L'idée n'est pas nouvelle. À la fin du XVIII siècle Andrew Bell observe à Madras que le manque de professeurs conduit à faire enseigner les élèves les plus jeunes par les plus âgés. Rentré en Angleterre, Bell publie un livre dont les idées sont aussitôt reprises par Joseph Lancaster, qui fonde des écoles fonctionnant d'après ce système, les Bell-Lancaster Schools.
En Suisse, le franciscain Grégoire Girard instaure des « cours gradués » basés sur le monitorat systématique en petits groupes. À partir de 1815 apparaissent en France des écoles de ce type rebaptisées écoles mutuelles, qui, après la révolution de 1830 verront leur effectif monter jusqu'à 2 000 écoles. Il s'agissait toutefois de concepts très traditionnels (imiter et mémoriser) destinés uniquement à pallier le manque d'enseignants.
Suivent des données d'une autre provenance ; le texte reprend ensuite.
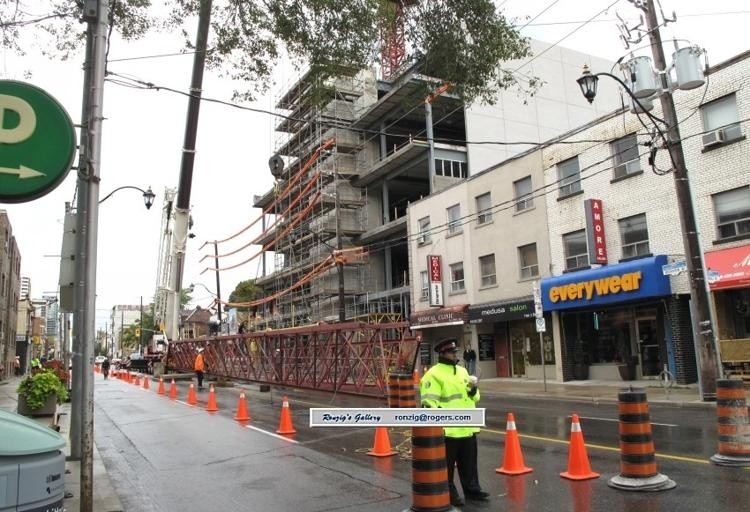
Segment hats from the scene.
[433,337,463,355]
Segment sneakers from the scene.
[446,492,464,508]
[465,489,492,502]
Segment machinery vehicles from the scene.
[142,0,211,374]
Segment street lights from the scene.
[575,65,674,174]
[189,282,217,298]
[577,64,718,400]
[97,182,157,210]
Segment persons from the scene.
[462,342,475,378]
[30,354,43,373]
[542,334,556,367]
[14,354,21,375]
[101,357,110,380]
[418,335,490,506]
[193,347,207,391]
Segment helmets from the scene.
[197,346,206,354]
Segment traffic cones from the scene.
[187,383,198,405]
[142,375,149,389]
[117,372,141,384]
[143,376,149,390]
[169,380,177,398]
[205,383,218,412]
[168,377,178,398]
[185,384,200,404]
[134,374,140,385]
[203,384,218,411]
[128,374,133,383]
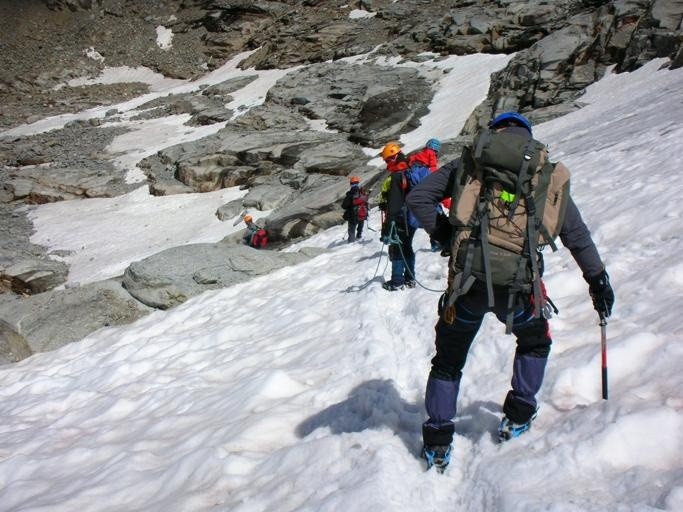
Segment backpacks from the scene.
[439,132,570,334]
[251,228,266,248]
[405,163,430,228]
[352,188,368,221]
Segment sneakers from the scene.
[383,278,415,291]
[496,412,537,442]
[421,445,451,473]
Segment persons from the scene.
[340,177,373,244]
[374,143,418,291]
[408,138,451,253]
[243,213,259,245]
[405,110,615,474]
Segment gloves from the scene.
[584,269,613,316]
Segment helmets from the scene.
[383,144,401,159]
[350,177,360,184]
[426,139,440,152]
[489,112,531,132]
[244,216,252,222]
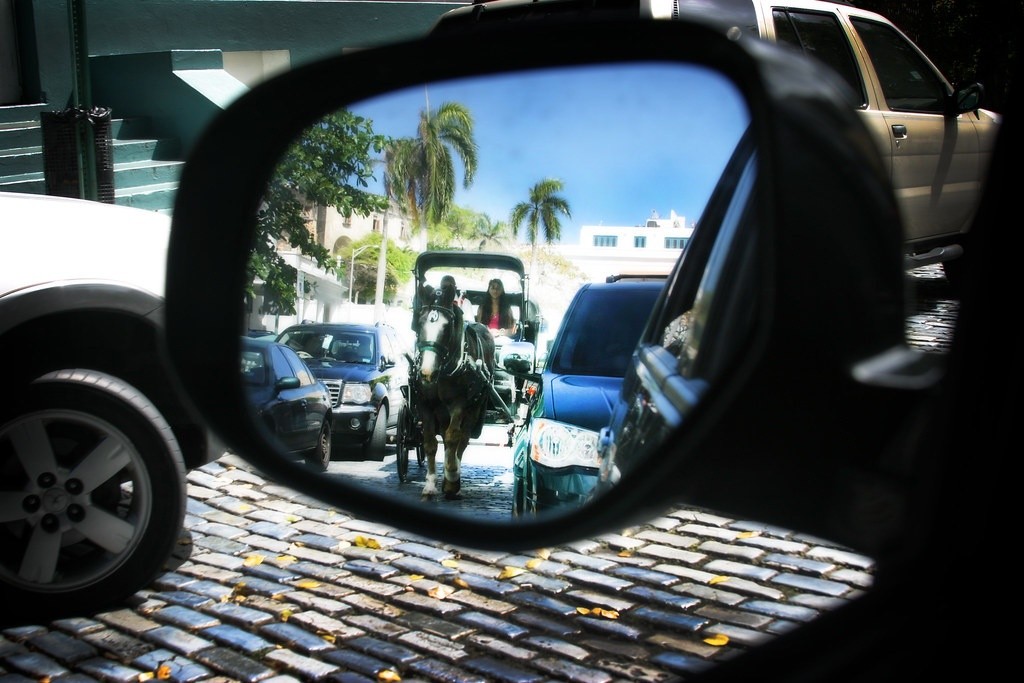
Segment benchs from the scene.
[424,288,521,337]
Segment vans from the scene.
[433,0,999,285]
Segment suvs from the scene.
[272,321,409,461]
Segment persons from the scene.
[435,275,475,323]
[477,279,516,336]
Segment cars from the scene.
[0,190,228,618]
[241,341,336,472]
[503,274,670,517]
[874,379,885,387]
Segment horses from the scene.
[411,279,496,503]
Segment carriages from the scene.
[395,250,539,498]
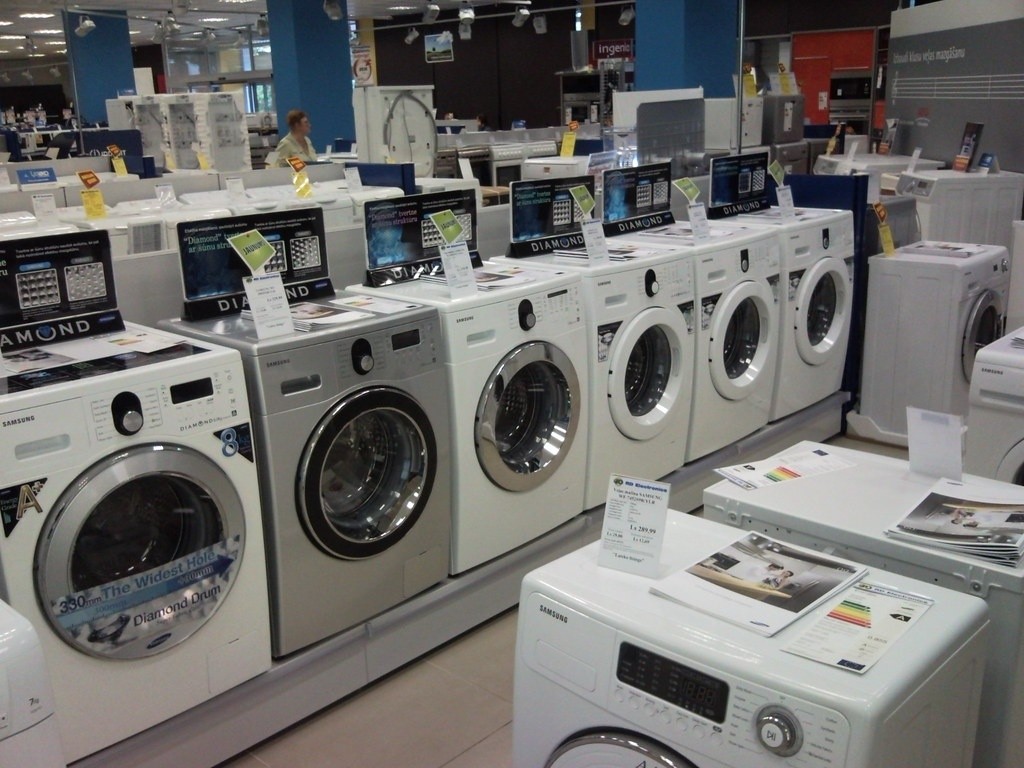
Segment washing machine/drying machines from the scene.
[722,204,854,424]
[489,233,697,514]
[513,506,991,767]
[702,440,1024,765]
[961,324,1024,486]
[863,239,1013,431]
[611,219,779,465]
[159,286,456,664]
[1,319,275,768]
[346,257,592,576]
À partir du début du 20 siècle ces techniques sont utilisées pour des motifs pédagogiques pour arracher les élèves à leur passivité (pédagogie active). On note sur ce sujet les publications de Gartner (1971) pour les États-Unis , et pour l'Allemagne de Krüger (1974) et de Wolfgang Steinig (1985) Mais la méthode a élargi son audience surtout depuis les années 1980, lorsque Jean-Pol Martin en fit pour l'enseignement du FLE en Allemagne, un système didactique cohérent avec une base théorique solide .
Cette méthode se répandit en Allemagne particulièrement à partir de 1987, lorsque Martin développa un réseau de plus de mille collègues qui utilisent la méthode dans toutes les matières . Ces enseignants documentent leurs résultats et les présentent dans de nombreux stages de formation. La méthode élargit son audience particulièrement depuis 2001, date où la publication de l'enquête PISA, étude comparative sur les résultats des différents systèmes scolaires en Europe, a révélé de graves déficits en Allemagne. Aujourd'hui cette méthode est traitée dans tous les programmes d'enseignement des centres de formation pédagogique et recommandée par les ministères de l'éducation des Länder.